RECORD SET:
## start
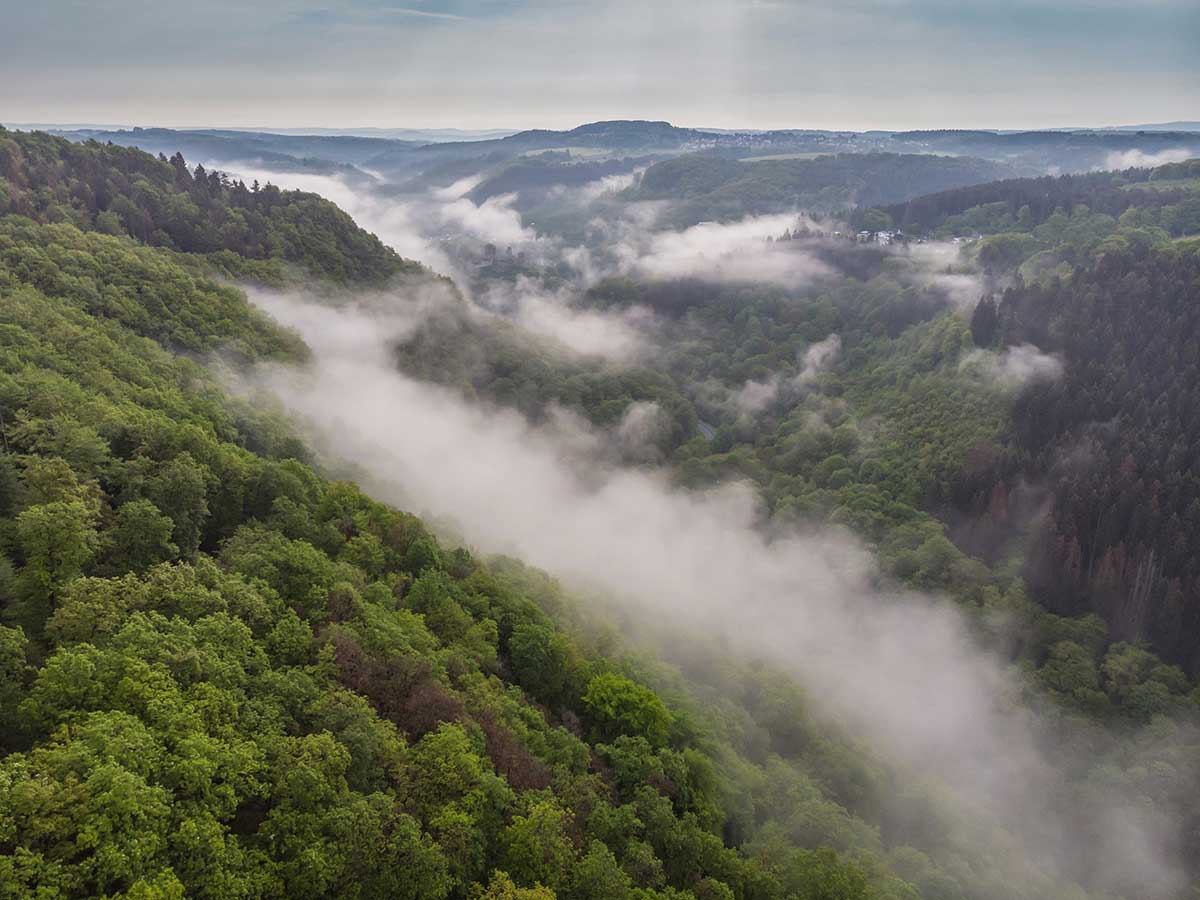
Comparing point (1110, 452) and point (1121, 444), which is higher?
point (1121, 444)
## end
## start
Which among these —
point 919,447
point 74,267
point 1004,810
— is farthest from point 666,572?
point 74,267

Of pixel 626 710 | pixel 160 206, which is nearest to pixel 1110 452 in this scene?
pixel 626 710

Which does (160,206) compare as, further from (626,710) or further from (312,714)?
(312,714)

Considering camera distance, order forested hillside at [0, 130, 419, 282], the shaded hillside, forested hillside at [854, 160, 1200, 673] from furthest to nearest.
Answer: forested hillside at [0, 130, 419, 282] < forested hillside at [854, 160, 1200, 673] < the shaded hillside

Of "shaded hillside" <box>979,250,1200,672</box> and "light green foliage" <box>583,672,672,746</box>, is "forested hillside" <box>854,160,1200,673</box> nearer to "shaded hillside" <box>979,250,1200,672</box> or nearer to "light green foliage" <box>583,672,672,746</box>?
## end
## start
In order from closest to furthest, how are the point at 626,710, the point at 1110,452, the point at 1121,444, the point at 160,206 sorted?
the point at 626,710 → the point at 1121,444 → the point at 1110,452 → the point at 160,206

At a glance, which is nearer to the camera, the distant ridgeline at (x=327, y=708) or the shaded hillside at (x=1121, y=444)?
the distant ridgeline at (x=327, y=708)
## end
STATED PROBLEM: Take the listing lines from the one containing "Of pixel 626" through the one containing "Answer: forested hillside", and write them out again with "nearest" changed to "closest" and nothing else altered.

RESPONSE TO THIS TASK:
Of pixel 626 710 | pixel 160 206, which is closest to pixel 1110 452 in this scene?
pixel 626 710

Which does (160,206) compare as, further from (626,710) or further from (312,714)?
(312,714)

Considering camera distance, order forested hillside at [0, 130, 419, 282], the shaded hillside, forested hillside at [854, 160, 1200, 673] from furthest to closest.
Answer: forested hillside at [0, 130, 419, 282] < forested hillside at [854, 160, 1200, 673] < the shaded hillside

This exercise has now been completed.